Paradoxically, Emily Young’s ‘Days in the Life’ recollection of the Westway site is of a Roger Waters-directed post-apocalypse film set: “It was the dark side of the moon, the other side of wonderful Britain. It was the Martian wasteland. There were dead donkeys lying around, and dead people, a dead baby one time. A very weird place, desolation...” The Free School adventure playground on Acklam Road was founded by Michael X, with a Gustav Metzger auto-destructive art performance; basically local kids burning a pile of rubbish. Metzger was part of the Fluxus avant-garde art movement, which included Yoko Ono and influenced Hendrix and the Who’s guitar smashing stage acts.
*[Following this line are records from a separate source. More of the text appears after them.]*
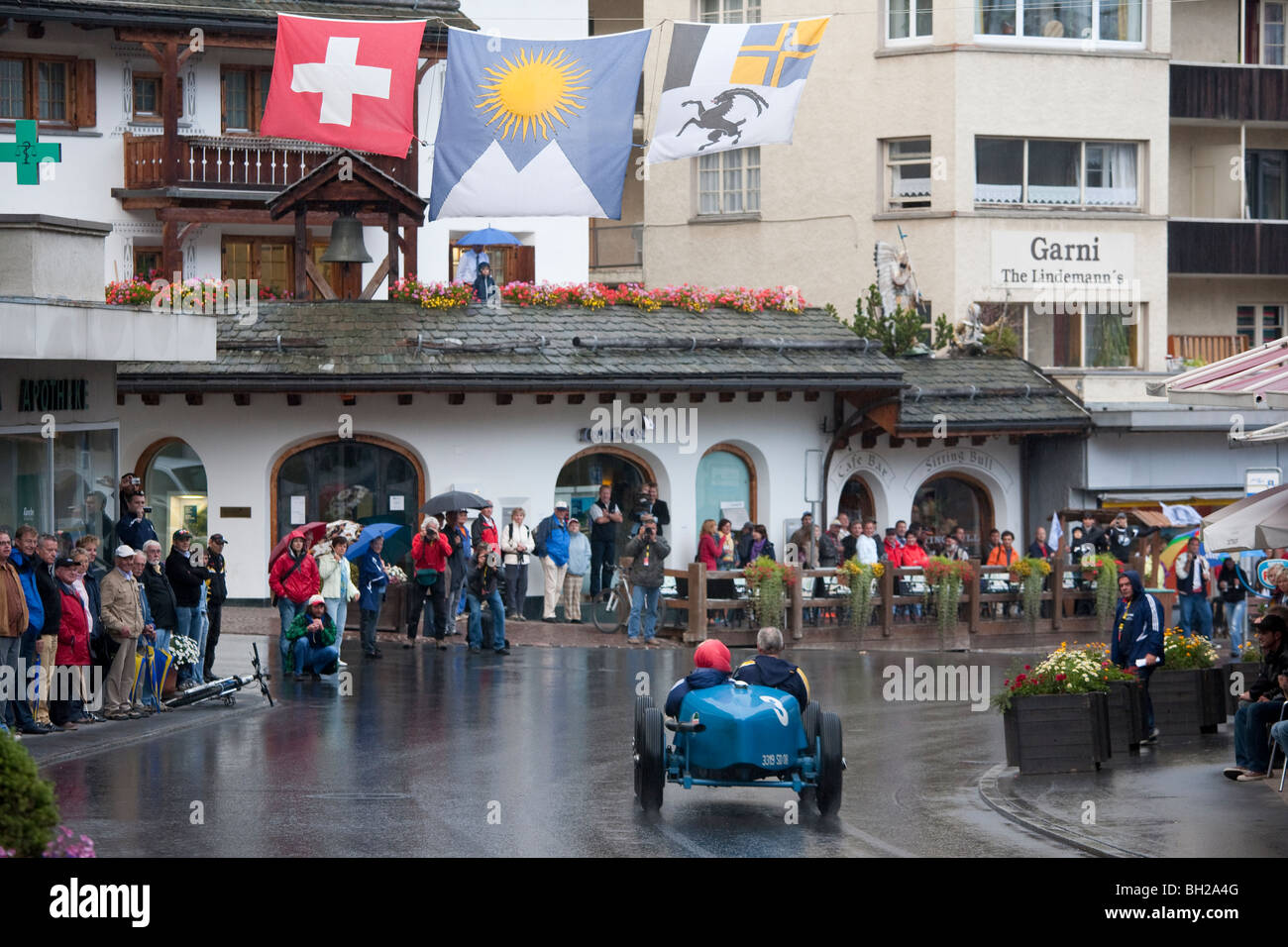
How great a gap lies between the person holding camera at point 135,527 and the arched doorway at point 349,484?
28.9 feet

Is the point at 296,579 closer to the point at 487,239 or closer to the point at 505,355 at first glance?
the point at 505,355

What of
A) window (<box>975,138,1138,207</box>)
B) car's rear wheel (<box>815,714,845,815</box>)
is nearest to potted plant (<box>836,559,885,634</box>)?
window (<box>975,138,1138,207</box>)

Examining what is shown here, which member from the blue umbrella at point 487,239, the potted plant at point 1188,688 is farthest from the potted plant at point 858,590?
the potted plant at point 1188,688

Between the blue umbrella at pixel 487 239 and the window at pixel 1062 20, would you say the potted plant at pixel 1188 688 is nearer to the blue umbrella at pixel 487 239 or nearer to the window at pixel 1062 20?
the blue umbrella at pixel 487 239

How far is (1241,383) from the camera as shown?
16.5 metres

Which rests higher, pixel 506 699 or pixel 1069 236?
pixel 1069 236

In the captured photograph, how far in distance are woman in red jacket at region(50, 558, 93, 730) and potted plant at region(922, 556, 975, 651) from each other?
14727 mm

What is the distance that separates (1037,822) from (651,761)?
2.91m

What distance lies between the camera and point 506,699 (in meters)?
21.2

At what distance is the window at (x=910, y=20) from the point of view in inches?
1469

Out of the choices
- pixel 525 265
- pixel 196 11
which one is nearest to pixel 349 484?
pixel 525 265
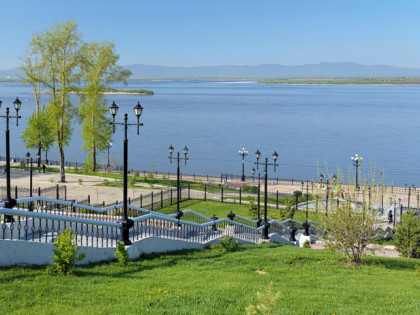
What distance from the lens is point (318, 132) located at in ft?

While the Acklam adventure playground experience influenced Pink Floyd’s 1979 single ‘Another Brick in the Wall’, as portrayed in the video’s Gerald Scarfe animation, Roger Waters and Dave Gilmour both acquired local brick piles.

As well as Notting Hill Carnival, Pink Floyd, the blob lightshow and adventure playgrounds, the London Free School launched the UK underground press, and the rave concept of clubbing on the world, from All Saints hall. ‘International Times’, or ‘IT’, the first and longest running British hippy underground paper, was a continuation of the Free School newsletter; alternately titled ‘The Gate’ and ‘The Grove’. But, again largely via Hoppy, IT was inspired by the US underground press; the 50s Village Voice, the East Village Other, LA Free Press and the Berkeley Barb. The IT logo was the face of the 20s Hollywood ‘it girl’ Clara Bow – by mistake, it was meant to be Theda Bara. Taking the term ‘underground’ from wartime resistance groups was pushing it, but the hippies were persecuted by the authorities, unlike all ‘underground’ pop cults since. They also had George Orwell’s typewriter, donated by his wife Sonia, on which (in underground legend at least) he typed ‘1984’. The first issues featured the usual suspects; Michael X, Alex Trocchi, Yoko Ono, Gustav Metzger, Timothy Leary, William Burroughs, Allen Ginsberg, the black comedian Dick Gregory, and the McCarthy witch trials saboteur Harvey Matusow.

IT and Pink Floyd were inaugurated with an ‘all night rave’ at the Chalk Farm Roundhouse, also featuring Soft Machine and a West Indian steel band, then Hoppy and Joe Boyd launched the ‘Night Tripper’/UFO psychedelic nightclub, on Tottenham Court Road; to finance IT and as a larger venue for Pink Floyd to expand into from All Saints Hall. As well as being the first modern nightclub, UFO (‘Unlimited’ or ‘Underground Freak Out’) was a proper radical club. While Pink Floyd, Hendrix, Soft Machine, Arthur Brown and Procul Harum played, accompanied by experimental theatre, films and lightshows, plans were made for the underground press, the Arts Lab, legalising pot and, as Miles recalled, “various schemes for turning the Thames yellow and removing all the fences in Notting Hill.”